With the original a ( A ), the distance (with default np.linalg.norm method) between successive points is

In [407]: np.linalg.norm(A[1:]-A[:-1],axis=1)
Out[407]: 
array([ 166.02710622,  165.        ,  164.00304875,  164.        ,
        165.00303028,  162.        ,  162.00308639,  162.        ,
        164.00304875])

and their sum:

In [408]: _.sum()
Out[408]: 1474.0393203904973

With the lexsort order

In [410]: np.linalg.norm(A1[1:]-A1[:-1],axis=1)
Out[410]: 
array([   4.47213595,    2.        ,    1.        ,    2.23606798,
        161.00310556,    1.        ,    4.24264069,    1.        ,
          4.12310563])
In [411]: _.sum()
Out[411]: 181.07705580534656

Clearly this has better clustering, mainly based on the 2nd column values.

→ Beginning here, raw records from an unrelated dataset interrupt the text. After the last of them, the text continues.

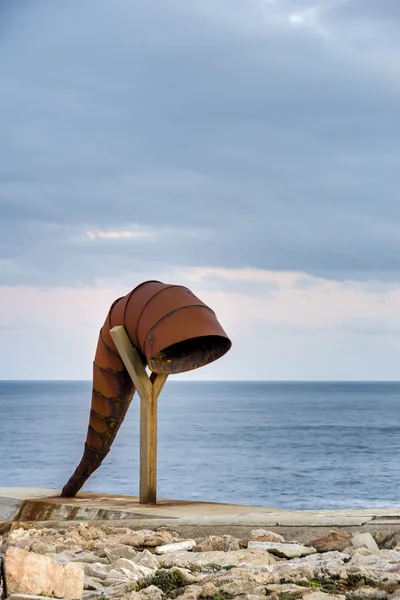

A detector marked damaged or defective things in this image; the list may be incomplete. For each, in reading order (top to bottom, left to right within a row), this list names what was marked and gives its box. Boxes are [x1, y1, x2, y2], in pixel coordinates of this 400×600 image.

rusty metal sculpture [61, 282, 231, 502]
rust texture [61, 282, 233, 496]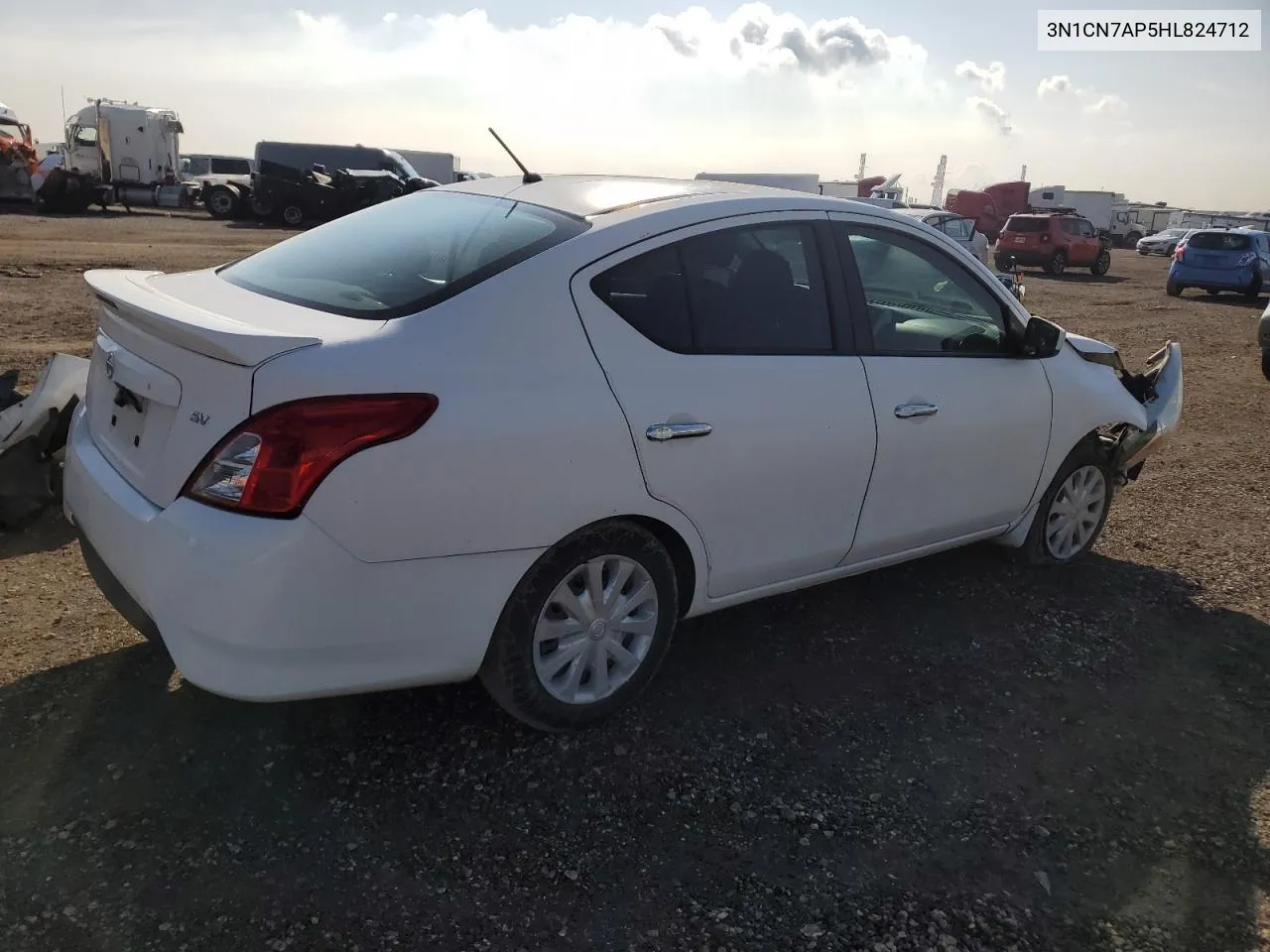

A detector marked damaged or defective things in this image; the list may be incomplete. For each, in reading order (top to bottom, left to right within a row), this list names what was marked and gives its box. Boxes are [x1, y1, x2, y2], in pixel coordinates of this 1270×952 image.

damaged headlight area [0, 355, 89, 531]
damaged front fender [0, 355, 89, 531]
crushed front bumper [1112, 342, 1178, 477]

Your sorted_a improves this sum a bit:

In [414]: sortedA = np.array(sorted_a)
In [415]: np.linalg.norm(sortedA[1:]-sortedA[:-1],axis=1)
Out[415]: 
array([   3.16227766,    4.12310563,    3.16227766,    1.        ,
        162.0277754 ,    1.41421356,    1.41421356,    1.        ,
          2.23606798])
In [416]: _.sum()
Out[416]: 179.53993144488973

A brute force solution is to try all the permutations, and pick the one that minimizes this sum.